The arrest warrant was issued the day after the hearing.

Jones, who set up a competing COVID-19 data “dashboard” after she was fired from the health department, tweeted on Sunday that she was turning herself into police.

“To protect my family from continued police violence, and to show that I’m ready to fight whatever they throw at me, I’m turning myself into police in Florida Sunday night. The governor will not win his war on science and free speech. He will not silence those who speak out,” Jones tweeted.

In a series of tweets, she said that the arrest warrant was not related to last month’s “raid.”

“They didn’t find proof of anything related to the warrant, so they invented something new to come after me for in retaliation,” she tweeted.

Around noon Sunday, Jones tweeted: “Censored by the state of Florida until further notice. #LetHerSpeak.”

Dobson said Cooper has allowed Jones to return to her home in Chevy Chase, Md., and that she plans on heading back as quickly as possible.
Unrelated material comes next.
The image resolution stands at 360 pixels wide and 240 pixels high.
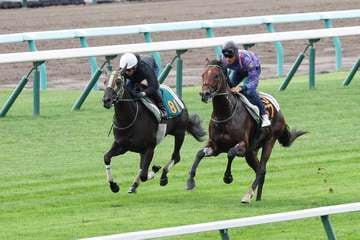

Jones’ lawyers asked the FDLE if she could turn herself in later in the week, because she was sick.

But the agency threatened to arrest her in Maryland if she did not turn herself in by Monday night, Dobson said. Jones tested positive for COVID-19 before being released from jail, he said.

The state’s actions regarding Jones have been “overreach, completely,” Dobson said in a phone interview Monday afternoon.

“There really are serious crimes out there they could be investigating. I think we’ve seen that in the last few weeks. But they seem to be spending an extraordinary amount of time, effort and resources on Rebekah Jones,’ he said. “It is really quite remarkable.”